→ Extrait du document:
━━━━
Texte intégral
Q - Est-ce que vous vous sentez plus européenne aujourd'hui, qu'avant votre arrivée au ministère de la jeunesse et des sports ?
Marie-George Buffet. - Oui, parce qu'à travers les dossiers que j'ai à traiter, la dimension européenne des problèmes est incontournable. Et, surtout, c'est là que l'on mesure à quel point une autre Europe est nécessaire. Prenons le sport. Officiellement, ce domaine ne relevait pas de compétence européenne. En réalité, il n'était traité que sous l'angle commercial. Une marchandise, et rien d'autre. Cette approche s'est révélée désastreuse. Des signaux d'alarme ont été tirés. Et la semaine dernière, à Paderborn, tous les ministres des sports des quinze Etats membres ont reconnu la nécessité de prendre en compte la spécificité du sport. C'est une formidable avancée. Cette Europe-là, j'en redemande !
Q - Vous êtes confrontée à des dossiers concrets, comme le dopage. Quand on parle de « la construction d'une autre Europe ». comment s'y prend on ?
Marie-George Buffet. - Pas seulement sur le dopage. Je veux vous dire que l'argent investi dans l'achat de sportifs de douze à quinze ans est aussi une très grave préoccupation. Même chose sur les rapports entre le sport et la télévision. Sur ces sujets, j'ai très vite acquis la conviction qu'une action française était nécessaire mais qu'il lui fallait un prolongement européen. J'ai noué des contacts. J'ai appris beaucoup de mes collègues italiens; portugais, britanniques, espagnols. Le dialogue s'est élargi et enrichi. Chacun y a participé avec sa sensibilité; Bien sûr, le fait que la très grande majorité des ministres des sports de l'Europe soient actuellement issus de majorité de gauche a été un atout. Mais pas une gauche mono-colore. Nous nous sommes retrouvés sur des valeurs et une éthique. J'ajoute que l'Europe peut être aussi un lieu de construction politique. C'est vrai qu'avec ma collègue italienne, Giovanna Melandri, nous nous sommes retrouvées sur beaucoup de points. Cela nous a donné envie de prendre des initiatives communes et elles se sont avérées payantes.
━━━━
→ Les données:
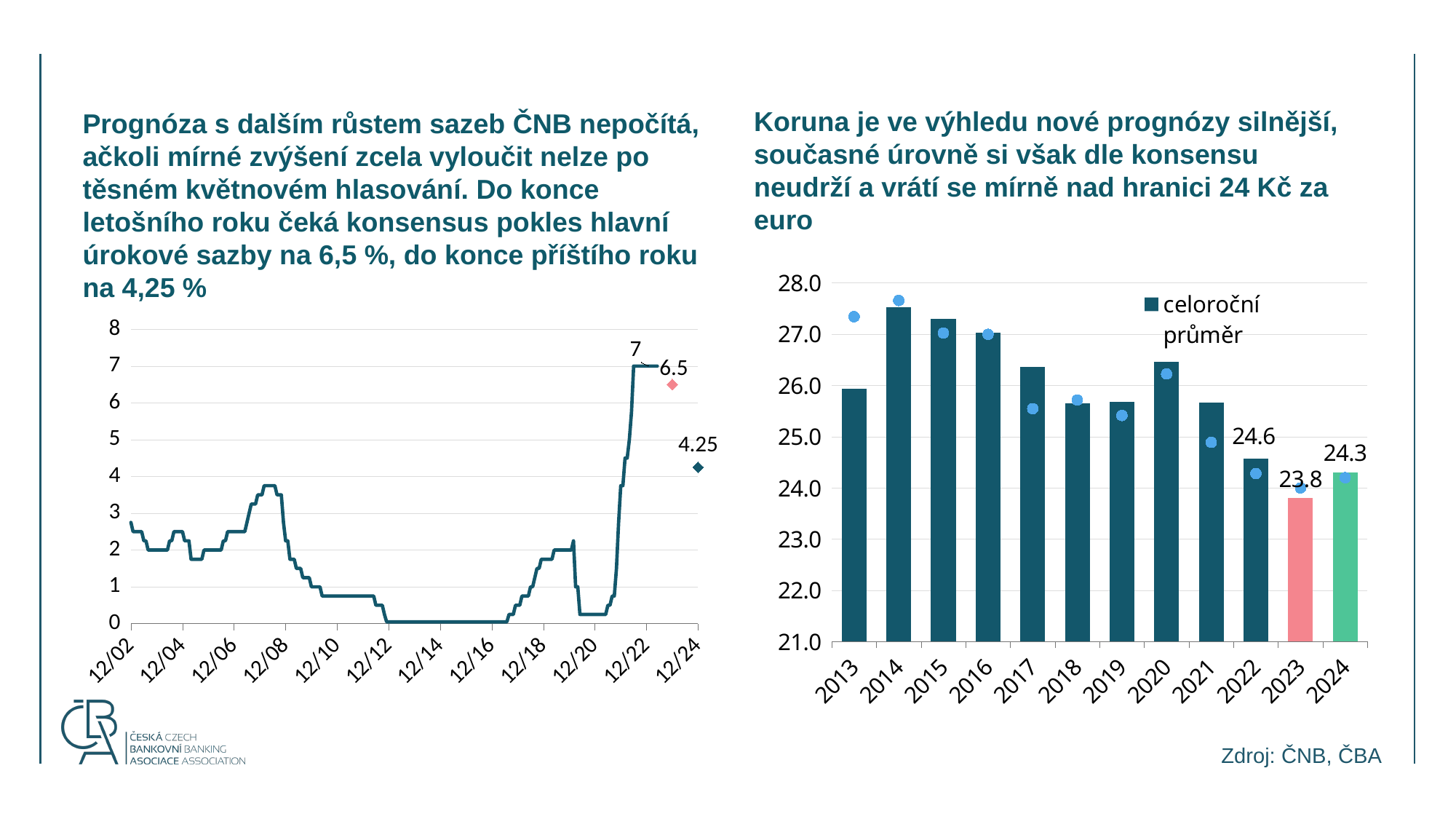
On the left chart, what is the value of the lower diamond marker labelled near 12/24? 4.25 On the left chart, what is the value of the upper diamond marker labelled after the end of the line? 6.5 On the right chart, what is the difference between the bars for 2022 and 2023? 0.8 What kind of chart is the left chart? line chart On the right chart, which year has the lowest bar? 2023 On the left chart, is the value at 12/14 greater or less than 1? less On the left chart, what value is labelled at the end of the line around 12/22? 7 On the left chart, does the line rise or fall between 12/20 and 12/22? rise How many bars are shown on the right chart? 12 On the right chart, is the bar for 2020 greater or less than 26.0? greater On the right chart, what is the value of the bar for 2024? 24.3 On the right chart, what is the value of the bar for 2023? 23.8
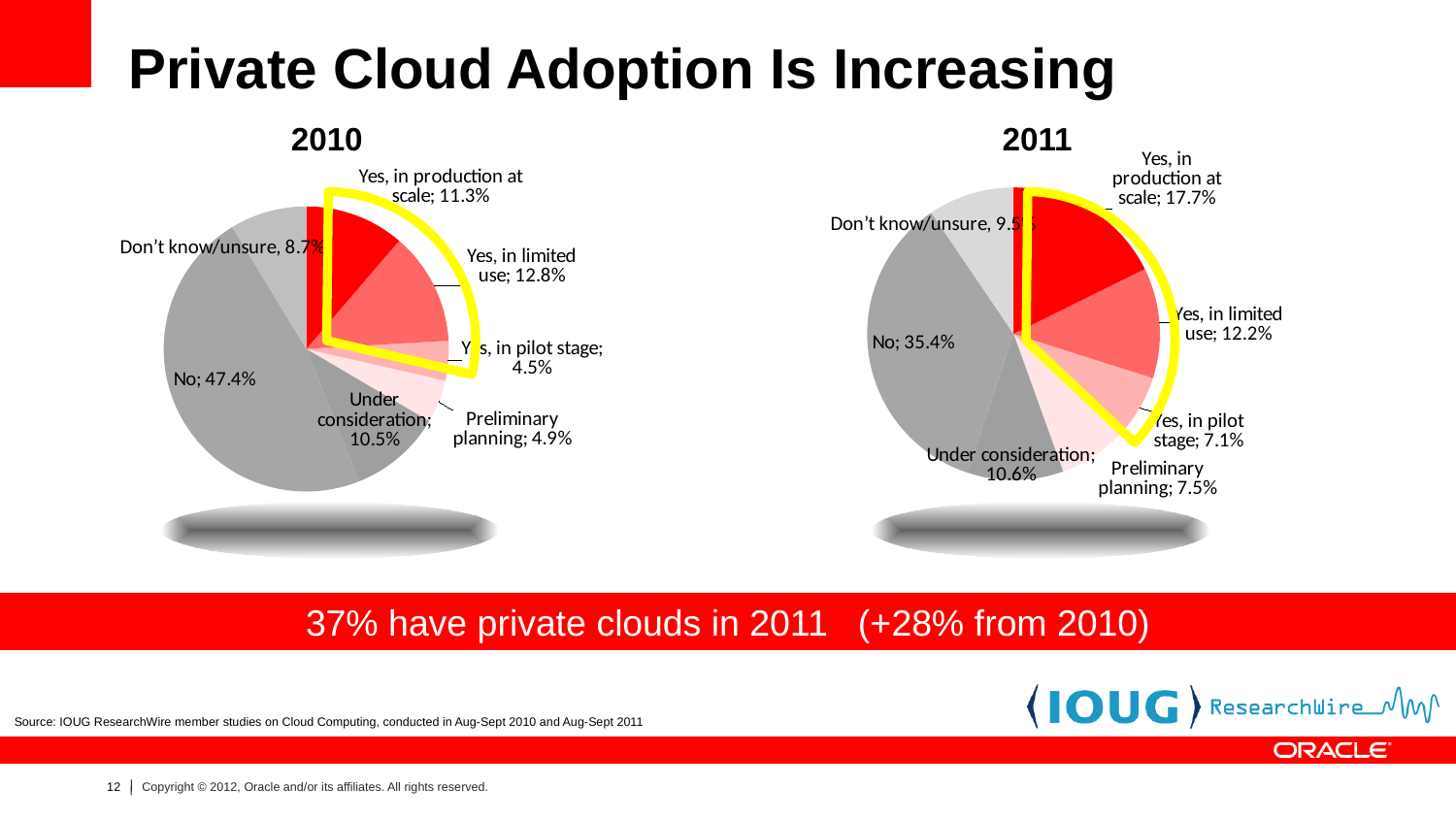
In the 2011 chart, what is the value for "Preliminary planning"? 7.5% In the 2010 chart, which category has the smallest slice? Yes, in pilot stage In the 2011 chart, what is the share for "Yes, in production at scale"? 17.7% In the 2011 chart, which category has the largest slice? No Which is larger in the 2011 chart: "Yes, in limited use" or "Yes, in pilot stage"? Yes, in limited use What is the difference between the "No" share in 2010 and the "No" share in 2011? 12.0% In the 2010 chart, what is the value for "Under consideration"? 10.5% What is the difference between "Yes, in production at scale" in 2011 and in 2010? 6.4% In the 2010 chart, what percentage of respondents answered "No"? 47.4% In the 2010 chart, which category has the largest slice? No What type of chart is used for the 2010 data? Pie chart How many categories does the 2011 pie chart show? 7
━━━━
→ Consignes:
A. Pour chacune des affirmations suivantes, indiquez par oui ou par non si elle est conforme à l'entretien, et citez mot pour mot le passage qui le montre. (i) À Paderborn, les ministres des sports des quinze États membres ont reconnu la nécessité de prendre en compte la spécificité du sport. (ii) Le sport relevait officiellement de la compétence européenne. (iii) La collègue italienne mentionnée s'appelle Giovanna Melandri.
B. D'après l'entretien, quel âge ont les sportifs dont l'achat représente une très grave préoccupation ?
C. Recopiez le passage de l'entretien qui va de « Marie-George Buffet. - Oui, parce » jusqu'à « s'y prend on ? ».

→ Résultats attendus:
A.
(i) Oui : « tous les ministres des sports des quinze Etats membres ont reconnu la nécessité de prendre en compte la spécificité du sport ».
(ii) Non : « Officiellement, ce domaine ne relevait pas de compétence européenne. »
(iii) Oui : « avec ma collègue italienne, Giovanna Melandri ».

B. Ils ont de douze à quinze ans.

C.
Marie-George Buffet. - Oui, parce qu'à travers les dossiers que j'ai à traiter, la dimension européenne des problèmes est incontournable. Et, surtout, c'est là que l'on mesure à quel point une autre Europe est nécessaire. Prenons le sport. Officiellement, ce domaine ne relevait pas de compétence européenne. En réalité, il n'était traité que sous l'angle commercial. Une marchandise, et rien d'autre. Cette approche s'est révélée désastreuse. Des signaux d'alarme ont été tirés. Et la semaine dernière, à Paderborn, tous les ministres des sports des quinze Etats membres ont reconnu la nécessité de prendre en compte la spécificité du sport. C'est une formidable avancée. Cette Europe-là, j'en redemande !
Q - Vous êtes confrontée à des dossiers concrets, comme le dopage. Quand on parle de « la construction d'une autre Europe ». comment s'y prend on ?